WORK INSTRUCTIONS: Extract the entire passage on the functions of images in children's books, reproducing it word for word.

EXCERPT TO READ:
——————

Tabernero quotes Obiols (2004: 35 – 40) attributing five functions to images:

  1. To show what words do not tell
  2. To reinforce the textual context
  3. To decorate and to embellish the text
  4. To capture and to show pockets of the world surrounding the story
  5. To enrich the reader/watcher

She adds a sixth function; to mediate between the literary author and their natural readership (García Padrino, 2004:19-20). Tabernero thinks that we must add a contextual dimension to these functions, because in the 21st century, children’s literature is perceived as written and not oral, as individual and not collective, as read and not orally narrated/performed by minstrels or storytellers (74). In some way, the illustrator replaces the storyteller, taking the responsibility to show an element that would have been developed by gestures or tones in other periods of history. Given this innovative nature, Tabernero shows the need to distinguish between picture books and illustrated books in these terms, whereas Hunt showcases the disruptive influence images have in a picture book, to the linear narrative of the story (1991, 176).

https://www.culturagenial.com/es/las-aventuras-de-alicia-en-el-pais-de-las-maravillas/ (CC-BY-ND-SA-NC)

——————

SUPPLIED ENTRIES:
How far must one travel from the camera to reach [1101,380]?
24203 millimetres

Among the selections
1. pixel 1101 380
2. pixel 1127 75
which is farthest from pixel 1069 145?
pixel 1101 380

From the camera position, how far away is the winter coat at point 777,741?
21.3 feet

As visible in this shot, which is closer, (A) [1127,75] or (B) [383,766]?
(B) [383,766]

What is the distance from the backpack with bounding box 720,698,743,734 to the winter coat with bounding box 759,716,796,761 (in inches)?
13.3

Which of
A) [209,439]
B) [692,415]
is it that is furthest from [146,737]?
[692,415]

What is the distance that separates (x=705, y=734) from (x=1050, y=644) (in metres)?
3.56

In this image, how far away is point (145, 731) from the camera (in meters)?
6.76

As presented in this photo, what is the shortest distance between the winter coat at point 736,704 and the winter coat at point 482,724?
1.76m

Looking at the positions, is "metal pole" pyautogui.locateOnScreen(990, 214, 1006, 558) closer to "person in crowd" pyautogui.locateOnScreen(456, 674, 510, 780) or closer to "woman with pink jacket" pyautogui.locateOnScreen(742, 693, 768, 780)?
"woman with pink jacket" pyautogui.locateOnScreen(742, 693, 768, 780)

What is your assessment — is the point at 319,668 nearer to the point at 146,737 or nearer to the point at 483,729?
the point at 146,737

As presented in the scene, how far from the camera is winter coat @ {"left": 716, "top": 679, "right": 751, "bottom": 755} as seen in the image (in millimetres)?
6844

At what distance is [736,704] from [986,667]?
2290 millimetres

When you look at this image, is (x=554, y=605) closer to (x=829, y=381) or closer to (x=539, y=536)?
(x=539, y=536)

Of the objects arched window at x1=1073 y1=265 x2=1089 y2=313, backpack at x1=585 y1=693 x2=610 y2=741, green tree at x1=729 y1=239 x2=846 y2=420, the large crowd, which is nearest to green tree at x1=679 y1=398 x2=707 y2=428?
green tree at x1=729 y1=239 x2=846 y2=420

——————

TASK RESULT:
Tabernero quotes Obiols (2004: 35 – 40) attributing five functions to images:

  1. To show what words do not tell
  2. To reinforce the textual context
  3. To decorate and to embellish the text
  4. To capture and to show pockets of the world surrounding the story
  5. To enrich the reader/watcher

She adds a sixth function; to mediate between the literary author and their natural readership (García Padrino, 2004:19-20). Tabernero thinks that we must add a contextual dimension to these functions, because in the 21st century, children’s literature is perceived as written and not oral, as individual and not collective, as read and not orally narrated/performed by minstrels or storytellers (74). In some way, the illustrator replaces the storyteller, taking the responsibility to show an element that would have been developed by gestures or tones in other periods of history. Given this innovative nature, Tabernero shows the need to distinguish between picture books and illustrated books in these terms, whereas Hunt showcases the disruptive influence images have in a picture book, to the linear narrative of the story (1991, 176).

https://www.culturagenial.com/es/las-aventuras-de-alicia-en-el-pais-de-las-maravillas/ (CC-BY-ND-SA-NC)